- EXTRACT:
↓↓↓

The usefulness of by-products from the beverage industry is still underestimated. To our knowledge this is the first study investigating the variation of the amounts of phenolic compounds in apricot pomaces from the beverage industry in correlation to fermentation days in solid-state system with these two filamentous fungi.

Antioxidant activity

The evolution of the antioxidant potential of methanol extracts from solid state fermented apricot by-products were measured using the DPPH radical scavenging assay and the results are presented in Fig. 4. The DPPH assay is widely used to determine antioxidant activity of phenolic compounds in natural plant extracts. This assay is based on the capacity of stable free radicals of DPPH to react with hydrogen donors.

↑↑↑

- SOURCE INFORMATION:
↓↓↓

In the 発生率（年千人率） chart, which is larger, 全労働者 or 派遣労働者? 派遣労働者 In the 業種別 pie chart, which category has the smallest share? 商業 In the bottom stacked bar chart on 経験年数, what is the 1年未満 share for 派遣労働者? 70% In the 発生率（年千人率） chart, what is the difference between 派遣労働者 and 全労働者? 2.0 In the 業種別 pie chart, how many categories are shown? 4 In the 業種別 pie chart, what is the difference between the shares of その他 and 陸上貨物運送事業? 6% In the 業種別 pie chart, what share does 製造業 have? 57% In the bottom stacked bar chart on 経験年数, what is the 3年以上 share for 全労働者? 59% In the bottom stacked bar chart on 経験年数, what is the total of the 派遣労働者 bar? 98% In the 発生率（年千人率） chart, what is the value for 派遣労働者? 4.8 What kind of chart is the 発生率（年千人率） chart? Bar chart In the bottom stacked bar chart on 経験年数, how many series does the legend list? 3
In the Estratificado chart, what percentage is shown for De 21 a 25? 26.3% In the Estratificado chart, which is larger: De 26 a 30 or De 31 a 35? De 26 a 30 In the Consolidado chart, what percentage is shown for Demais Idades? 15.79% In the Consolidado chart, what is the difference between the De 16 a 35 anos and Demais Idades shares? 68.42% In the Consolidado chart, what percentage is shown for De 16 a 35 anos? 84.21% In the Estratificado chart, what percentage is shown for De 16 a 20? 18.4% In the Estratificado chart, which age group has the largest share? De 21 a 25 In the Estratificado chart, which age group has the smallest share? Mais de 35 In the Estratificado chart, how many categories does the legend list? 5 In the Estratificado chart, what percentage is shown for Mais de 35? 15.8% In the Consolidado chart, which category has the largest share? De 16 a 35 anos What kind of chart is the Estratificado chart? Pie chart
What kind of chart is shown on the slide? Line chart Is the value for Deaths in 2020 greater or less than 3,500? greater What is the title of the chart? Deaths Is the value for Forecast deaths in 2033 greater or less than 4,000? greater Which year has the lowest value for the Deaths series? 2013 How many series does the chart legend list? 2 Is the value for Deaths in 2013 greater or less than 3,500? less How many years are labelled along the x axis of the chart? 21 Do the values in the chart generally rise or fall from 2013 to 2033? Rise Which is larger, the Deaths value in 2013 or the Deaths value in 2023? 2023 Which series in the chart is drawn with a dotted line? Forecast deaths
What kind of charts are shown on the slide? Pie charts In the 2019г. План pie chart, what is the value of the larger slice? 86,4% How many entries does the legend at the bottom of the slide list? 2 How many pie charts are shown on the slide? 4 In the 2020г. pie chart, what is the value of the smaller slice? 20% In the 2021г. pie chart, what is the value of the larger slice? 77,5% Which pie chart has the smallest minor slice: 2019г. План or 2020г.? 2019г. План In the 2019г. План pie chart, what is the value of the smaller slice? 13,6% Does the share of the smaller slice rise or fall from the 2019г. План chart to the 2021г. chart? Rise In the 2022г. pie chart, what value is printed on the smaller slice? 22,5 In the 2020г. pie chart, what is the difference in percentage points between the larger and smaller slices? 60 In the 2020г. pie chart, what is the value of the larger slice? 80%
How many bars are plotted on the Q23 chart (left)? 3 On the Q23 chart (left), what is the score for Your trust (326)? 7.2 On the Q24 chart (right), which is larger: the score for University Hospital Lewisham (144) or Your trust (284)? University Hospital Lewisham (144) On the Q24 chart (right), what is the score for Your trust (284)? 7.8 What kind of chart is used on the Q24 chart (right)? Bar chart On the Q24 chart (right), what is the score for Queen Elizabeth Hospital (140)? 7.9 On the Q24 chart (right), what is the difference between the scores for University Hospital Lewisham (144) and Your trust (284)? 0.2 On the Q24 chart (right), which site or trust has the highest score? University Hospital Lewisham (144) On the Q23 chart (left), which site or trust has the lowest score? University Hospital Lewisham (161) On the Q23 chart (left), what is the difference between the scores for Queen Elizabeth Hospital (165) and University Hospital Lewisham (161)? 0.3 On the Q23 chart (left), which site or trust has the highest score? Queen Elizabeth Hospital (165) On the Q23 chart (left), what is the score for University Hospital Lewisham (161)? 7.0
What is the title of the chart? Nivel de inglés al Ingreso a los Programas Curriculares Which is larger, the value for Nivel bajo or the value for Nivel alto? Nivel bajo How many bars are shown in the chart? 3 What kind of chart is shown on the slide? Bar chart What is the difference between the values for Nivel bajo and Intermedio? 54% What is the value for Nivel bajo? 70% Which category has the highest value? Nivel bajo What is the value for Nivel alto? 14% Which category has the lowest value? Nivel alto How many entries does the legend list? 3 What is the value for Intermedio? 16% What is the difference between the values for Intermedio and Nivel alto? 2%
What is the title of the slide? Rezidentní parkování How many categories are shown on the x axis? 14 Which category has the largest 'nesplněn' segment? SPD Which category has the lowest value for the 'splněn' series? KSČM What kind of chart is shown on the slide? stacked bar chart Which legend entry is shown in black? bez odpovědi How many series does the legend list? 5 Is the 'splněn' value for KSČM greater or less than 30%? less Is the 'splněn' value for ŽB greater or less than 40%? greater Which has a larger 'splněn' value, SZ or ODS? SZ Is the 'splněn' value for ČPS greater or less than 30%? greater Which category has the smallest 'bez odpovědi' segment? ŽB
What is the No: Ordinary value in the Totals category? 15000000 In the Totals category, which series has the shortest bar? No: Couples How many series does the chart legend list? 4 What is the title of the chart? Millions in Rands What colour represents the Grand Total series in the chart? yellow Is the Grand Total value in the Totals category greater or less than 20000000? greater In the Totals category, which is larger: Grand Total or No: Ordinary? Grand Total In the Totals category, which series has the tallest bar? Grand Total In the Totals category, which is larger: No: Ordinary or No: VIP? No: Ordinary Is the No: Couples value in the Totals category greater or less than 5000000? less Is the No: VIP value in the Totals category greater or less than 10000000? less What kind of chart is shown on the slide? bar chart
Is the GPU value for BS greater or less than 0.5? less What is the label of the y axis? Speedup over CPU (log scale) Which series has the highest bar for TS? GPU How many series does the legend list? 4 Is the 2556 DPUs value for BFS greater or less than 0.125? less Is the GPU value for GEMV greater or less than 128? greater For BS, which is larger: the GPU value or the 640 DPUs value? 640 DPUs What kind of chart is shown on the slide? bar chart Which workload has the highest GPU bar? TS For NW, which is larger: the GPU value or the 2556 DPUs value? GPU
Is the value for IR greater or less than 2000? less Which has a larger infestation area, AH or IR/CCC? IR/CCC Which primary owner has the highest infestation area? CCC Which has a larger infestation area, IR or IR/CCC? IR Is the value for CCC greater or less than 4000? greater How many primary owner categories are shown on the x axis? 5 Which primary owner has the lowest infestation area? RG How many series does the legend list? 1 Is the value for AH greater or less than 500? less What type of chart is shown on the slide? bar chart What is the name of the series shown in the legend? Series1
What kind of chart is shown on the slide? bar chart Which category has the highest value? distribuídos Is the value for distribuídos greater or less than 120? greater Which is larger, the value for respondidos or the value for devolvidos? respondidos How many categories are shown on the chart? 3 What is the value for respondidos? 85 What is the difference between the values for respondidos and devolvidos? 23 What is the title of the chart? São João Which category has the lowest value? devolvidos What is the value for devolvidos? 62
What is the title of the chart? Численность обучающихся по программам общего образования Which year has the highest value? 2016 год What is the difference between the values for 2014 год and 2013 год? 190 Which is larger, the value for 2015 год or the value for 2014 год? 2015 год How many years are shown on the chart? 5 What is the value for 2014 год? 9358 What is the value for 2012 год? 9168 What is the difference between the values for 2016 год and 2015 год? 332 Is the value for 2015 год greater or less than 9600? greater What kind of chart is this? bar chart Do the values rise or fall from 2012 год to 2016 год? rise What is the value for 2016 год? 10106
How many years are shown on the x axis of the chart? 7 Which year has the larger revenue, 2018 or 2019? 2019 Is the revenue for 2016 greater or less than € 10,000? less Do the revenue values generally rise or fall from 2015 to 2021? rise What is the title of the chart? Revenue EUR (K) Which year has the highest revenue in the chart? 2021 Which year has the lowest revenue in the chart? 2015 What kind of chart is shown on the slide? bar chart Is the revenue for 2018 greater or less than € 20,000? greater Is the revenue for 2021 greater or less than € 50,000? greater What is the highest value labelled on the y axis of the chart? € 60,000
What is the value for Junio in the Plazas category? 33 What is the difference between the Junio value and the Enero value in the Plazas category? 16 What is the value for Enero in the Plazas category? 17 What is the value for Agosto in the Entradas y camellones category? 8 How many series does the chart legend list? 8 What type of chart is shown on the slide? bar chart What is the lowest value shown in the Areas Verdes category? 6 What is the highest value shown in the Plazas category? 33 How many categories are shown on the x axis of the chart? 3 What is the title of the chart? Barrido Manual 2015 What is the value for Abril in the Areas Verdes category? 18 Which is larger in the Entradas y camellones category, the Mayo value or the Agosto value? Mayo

↑↑↑

- PROBLEM DETAILS:
In the text on fermented apricot by-products, take the part that opens with the words containing "The usefulness of" and closes with "with hydrogen donors.", and write it out again with "beverage industry" swapped for "juice industry".

- ANSWER SECTION:
The usefulness of by-products from the juice industry is still underestimated. To our knowledge this is the first study investigating the variation of the amounts of phenolic compounds in apricot pomaces from the juice industry in correlation to fermentation days in solid-state system with these two filamentous fungi.

Antioxidant activity

The evolution of the antioxidant potential of methanol extracts from solid state fermented apricot by-products were measured using the DPPH radical scavenging assay and the results are presented in Fig. 4. The DPPH assay is widely used to determine antioxidant activity of phenolic compounds in natural plant extracts. This assay is based on the capacity of stable free radicals of DPPH to react with hydrogen donors.